This morning, I completed the “plumbing” for checkers. Specifically, with all the game mechanics in place, I now have a framework that will allow two “players” (a red player and a black player) to play against each other ad infinitum using either the same or different models. In order to get everything up and running and test the game itself, I threw together a bare bones “model” that does nothing but generate random moves. When I first completed it, when I ran the main program, it played games indefinitely at about 1 per second on my Mac, and maybe 3 per second on the desktop PC that I use for data/AI heavy lifting. For each game, it reports back the winner of the game, the number of pieces left on each side, the number of moves each side made, and the number of invalid moves each model came up with before landing on a valid move (a lot).

Shortly after completing that, I made two small, but very important improvements. First, I had completely forgotten to build in the rule that jumps are mandatory for a player if available. Making that update shortened the games a lot. Just from watching the numbers fly by, I’d estimate that before the “jump rule” the at least half of games were taking 100 or more moves for each side. With the rule in place, I rarely ever see a game go to 100 moves or more. That change also approximately doubles the speed. I can turn it on or off by specifying that on launch because I figure if I can actually design a worthy AI chessbot, I’ll want to put it online and allow folks to play it. And I know that some people don’t play with that rule, so I’ll need to train one model with the rule on, and another with the rule off.

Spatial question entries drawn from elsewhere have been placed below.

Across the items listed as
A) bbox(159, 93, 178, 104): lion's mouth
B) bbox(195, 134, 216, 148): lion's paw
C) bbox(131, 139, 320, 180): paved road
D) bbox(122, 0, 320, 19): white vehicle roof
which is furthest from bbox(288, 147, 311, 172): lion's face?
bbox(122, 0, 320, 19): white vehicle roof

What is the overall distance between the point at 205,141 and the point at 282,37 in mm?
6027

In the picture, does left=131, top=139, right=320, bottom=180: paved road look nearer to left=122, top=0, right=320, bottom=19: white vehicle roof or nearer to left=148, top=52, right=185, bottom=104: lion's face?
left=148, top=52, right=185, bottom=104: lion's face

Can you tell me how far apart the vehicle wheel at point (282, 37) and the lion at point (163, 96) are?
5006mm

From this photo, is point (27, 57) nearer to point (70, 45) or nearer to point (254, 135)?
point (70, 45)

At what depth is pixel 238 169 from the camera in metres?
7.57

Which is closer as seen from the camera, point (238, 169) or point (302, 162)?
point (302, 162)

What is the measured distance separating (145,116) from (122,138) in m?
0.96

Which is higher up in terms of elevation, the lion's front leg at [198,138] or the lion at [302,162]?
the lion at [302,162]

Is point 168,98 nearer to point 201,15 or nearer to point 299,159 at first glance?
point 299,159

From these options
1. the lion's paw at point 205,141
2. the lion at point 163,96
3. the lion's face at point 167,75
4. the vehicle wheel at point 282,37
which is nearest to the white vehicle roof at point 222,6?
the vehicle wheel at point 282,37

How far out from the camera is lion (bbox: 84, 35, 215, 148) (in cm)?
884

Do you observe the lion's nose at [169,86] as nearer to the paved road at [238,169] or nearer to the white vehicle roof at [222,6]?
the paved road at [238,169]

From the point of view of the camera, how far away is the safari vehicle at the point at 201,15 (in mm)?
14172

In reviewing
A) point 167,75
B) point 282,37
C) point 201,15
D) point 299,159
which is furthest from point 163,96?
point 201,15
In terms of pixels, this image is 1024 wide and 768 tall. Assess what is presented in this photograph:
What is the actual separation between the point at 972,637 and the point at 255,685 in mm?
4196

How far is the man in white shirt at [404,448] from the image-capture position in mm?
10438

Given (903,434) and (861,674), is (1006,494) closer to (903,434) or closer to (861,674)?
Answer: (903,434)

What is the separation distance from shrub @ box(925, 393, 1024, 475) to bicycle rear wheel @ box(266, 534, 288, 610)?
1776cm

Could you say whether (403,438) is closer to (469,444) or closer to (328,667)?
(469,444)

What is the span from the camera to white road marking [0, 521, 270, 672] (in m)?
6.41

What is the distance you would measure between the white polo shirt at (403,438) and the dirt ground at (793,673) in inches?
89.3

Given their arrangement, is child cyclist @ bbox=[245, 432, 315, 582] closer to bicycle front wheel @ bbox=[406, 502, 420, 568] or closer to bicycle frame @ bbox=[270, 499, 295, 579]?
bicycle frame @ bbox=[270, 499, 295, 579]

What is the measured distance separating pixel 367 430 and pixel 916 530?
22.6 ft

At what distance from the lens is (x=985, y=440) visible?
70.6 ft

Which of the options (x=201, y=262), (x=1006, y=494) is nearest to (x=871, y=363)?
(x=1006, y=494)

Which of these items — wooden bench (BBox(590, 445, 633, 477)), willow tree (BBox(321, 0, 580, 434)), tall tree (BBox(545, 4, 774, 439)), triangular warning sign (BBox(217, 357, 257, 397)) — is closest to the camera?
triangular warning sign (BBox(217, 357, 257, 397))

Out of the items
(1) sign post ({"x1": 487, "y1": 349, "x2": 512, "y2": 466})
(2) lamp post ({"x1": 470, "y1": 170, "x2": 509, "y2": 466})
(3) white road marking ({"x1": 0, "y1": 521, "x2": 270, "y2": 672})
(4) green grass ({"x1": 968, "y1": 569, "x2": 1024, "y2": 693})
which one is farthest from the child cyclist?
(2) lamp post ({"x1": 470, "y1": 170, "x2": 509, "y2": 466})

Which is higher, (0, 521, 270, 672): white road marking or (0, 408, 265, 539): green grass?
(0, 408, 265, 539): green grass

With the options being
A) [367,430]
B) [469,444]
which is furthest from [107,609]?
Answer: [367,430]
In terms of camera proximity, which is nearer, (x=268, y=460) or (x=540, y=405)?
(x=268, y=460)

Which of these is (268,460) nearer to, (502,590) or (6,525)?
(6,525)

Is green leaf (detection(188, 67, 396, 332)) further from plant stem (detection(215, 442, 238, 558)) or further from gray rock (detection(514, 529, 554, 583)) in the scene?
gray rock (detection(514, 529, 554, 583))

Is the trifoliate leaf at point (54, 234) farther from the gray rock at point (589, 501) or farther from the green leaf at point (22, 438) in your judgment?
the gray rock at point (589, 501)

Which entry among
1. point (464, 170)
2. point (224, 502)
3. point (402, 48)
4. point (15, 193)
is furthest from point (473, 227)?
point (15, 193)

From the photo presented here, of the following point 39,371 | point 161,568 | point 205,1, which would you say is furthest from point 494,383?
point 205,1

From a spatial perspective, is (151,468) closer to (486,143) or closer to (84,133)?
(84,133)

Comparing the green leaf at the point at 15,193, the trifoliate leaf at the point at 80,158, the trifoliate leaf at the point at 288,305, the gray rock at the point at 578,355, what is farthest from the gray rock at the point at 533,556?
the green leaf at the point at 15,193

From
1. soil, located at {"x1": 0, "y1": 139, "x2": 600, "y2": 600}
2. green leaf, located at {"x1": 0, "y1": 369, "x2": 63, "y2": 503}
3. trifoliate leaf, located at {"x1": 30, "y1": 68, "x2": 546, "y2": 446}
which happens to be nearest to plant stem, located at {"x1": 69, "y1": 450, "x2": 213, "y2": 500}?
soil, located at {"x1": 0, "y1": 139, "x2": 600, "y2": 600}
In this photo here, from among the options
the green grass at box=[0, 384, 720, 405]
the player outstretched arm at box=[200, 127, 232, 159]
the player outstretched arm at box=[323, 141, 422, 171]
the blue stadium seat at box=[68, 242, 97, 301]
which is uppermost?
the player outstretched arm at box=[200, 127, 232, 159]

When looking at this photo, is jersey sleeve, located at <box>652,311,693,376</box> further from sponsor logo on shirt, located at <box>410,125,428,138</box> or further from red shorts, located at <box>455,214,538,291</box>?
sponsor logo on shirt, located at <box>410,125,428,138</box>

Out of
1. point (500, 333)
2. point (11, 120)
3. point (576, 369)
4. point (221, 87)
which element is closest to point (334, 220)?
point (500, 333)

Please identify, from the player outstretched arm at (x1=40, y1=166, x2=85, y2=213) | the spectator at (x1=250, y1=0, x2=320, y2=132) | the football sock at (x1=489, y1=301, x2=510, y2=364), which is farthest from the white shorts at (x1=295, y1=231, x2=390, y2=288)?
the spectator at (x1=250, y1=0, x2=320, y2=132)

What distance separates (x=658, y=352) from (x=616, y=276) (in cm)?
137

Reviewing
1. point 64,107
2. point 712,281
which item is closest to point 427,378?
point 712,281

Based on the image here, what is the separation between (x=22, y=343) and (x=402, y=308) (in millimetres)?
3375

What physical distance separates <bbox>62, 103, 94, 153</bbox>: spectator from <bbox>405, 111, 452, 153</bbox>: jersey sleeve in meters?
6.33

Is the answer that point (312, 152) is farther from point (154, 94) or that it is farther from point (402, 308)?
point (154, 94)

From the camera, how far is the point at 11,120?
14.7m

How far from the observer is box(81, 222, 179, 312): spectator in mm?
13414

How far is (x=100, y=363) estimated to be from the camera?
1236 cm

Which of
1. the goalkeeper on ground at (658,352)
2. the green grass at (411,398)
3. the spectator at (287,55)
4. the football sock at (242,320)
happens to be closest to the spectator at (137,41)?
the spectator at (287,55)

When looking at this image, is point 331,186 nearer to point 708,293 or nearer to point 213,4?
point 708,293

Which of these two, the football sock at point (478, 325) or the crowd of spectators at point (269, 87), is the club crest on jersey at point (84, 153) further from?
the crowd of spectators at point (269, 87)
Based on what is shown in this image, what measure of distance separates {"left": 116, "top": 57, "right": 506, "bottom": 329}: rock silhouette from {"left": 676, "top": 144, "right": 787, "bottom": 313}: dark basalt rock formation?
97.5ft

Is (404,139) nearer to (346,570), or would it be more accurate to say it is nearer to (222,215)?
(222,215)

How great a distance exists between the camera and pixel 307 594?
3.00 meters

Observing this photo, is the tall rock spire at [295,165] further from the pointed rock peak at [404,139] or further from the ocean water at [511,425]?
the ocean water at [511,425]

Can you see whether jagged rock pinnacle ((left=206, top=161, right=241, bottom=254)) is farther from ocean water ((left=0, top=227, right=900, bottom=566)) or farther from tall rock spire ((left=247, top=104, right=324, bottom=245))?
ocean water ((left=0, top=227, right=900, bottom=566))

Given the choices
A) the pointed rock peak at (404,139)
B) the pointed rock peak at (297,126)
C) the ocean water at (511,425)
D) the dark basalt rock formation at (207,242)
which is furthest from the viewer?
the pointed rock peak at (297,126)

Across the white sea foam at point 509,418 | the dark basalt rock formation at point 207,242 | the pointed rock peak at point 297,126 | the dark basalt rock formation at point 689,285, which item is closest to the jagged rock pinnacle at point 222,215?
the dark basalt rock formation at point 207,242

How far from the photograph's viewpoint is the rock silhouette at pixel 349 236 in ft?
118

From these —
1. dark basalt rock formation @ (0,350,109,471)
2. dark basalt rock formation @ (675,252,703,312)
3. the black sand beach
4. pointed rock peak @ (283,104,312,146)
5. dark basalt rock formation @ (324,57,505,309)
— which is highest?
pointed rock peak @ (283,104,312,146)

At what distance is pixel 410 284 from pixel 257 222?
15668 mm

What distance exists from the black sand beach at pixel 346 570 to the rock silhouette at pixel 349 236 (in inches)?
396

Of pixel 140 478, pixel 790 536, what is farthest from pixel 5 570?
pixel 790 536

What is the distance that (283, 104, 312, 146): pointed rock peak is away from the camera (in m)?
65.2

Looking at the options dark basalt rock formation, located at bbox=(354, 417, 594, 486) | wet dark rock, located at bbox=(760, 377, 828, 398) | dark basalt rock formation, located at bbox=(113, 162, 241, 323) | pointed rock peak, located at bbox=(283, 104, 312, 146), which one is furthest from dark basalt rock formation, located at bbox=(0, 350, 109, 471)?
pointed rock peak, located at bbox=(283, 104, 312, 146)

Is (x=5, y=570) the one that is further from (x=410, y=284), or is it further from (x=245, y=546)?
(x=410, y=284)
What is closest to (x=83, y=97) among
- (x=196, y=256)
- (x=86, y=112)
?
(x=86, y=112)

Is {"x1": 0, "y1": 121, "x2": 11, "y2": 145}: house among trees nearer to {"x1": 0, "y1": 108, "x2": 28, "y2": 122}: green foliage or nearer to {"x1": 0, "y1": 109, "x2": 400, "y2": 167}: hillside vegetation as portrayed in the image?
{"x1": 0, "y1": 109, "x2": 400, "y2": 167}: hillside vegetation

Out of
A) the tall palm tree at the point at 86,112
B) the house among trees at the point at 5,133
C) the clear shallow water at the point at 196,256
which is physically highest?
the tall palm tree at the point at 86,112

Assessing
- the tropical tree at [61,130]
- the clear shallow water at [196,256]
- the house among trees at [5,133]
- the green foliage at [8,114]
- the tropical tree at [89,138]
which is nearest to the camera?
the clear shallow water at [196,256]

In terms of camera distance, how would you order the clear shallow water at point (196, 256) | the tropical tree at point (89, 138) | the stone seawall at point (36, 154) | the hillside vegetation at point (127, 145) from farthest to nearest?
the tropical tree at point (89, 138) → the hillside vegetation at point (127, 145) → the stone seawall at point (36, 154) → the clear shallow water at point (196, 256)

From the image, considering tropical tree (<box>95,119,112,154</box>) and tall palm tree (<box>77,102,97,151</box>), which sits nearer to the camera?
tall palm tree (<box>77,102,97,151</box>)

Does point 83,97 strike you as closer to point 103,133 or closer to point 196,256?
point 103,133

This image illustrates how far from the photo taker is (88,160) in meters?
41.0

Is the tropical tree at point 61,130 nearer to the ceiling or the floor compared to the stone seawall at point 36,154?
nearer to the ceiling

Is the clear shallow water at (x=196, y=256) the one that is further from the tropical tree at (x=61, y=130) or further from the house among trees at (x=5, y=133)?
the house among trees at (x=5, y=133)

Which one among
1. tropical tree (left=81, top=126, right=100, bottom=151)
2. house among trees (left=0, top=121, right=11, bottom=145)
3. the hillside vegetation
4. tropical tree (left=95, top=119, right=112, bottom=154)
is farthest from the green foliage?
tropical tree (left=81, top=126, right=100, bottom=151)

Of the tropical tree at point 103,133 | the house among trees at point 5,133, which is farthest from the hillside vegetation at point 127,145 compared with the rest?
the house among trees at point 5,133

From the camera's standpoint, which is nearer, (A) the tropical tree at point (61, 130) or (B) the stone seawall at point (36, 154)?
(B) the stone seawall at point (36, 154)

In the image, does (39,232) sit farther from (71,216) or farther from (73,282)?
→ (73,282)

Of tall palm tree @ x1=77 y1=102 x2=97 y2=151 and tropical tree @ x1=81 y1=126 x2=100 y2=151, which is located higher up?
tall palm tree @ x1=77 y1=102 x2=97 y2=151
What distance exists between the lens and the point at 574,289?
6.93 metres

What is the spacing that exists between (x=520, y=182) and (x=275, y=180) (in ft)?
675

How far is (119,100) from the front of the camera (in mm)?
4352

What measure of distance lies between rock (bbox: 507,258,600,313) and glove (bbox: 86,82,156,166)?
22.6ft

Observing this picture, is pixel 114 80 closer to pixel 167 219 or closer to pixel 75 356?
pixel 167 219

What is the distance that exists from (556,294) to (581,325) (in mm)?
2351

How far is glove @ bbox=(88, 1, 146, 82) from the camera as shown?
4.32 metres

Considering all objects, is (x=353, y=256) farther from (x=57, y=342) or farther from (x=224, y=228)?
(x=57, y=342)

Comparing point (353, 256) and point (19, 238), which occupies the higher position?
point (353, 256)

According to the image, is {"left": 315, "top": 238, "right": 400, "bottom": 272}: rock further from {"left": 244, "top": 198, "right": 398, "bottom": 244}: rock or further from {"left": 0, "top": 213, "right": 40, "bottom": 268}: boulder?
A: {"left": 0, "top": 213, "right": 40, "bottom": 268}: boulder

The other change was not calling the routine that checks for legal moves every time it needs to know within a turn. Since both the game and the player are relying on a random number generator that assumes every move for every piece is legal, it has to check a lot, and generate a new number when the previous one was illegal. In fact for every legal move that the game and player accepts, there are about 10-20 that are rejected. They’re rejected by checking the move against legal moves in the current board position. And the algorithm to check, while not overwhelmingly complex, is not a trivial one. What I had been doing was calling that routine every time the check needed to occur in a single turn, even though the answer could never change until the player actually made a move. So I updated it to just load the legal moves array into a variable at the start of the turn and then compare against that. After making that update, the desktop PC is now running over 20 entire games per second. That’s very pleasing.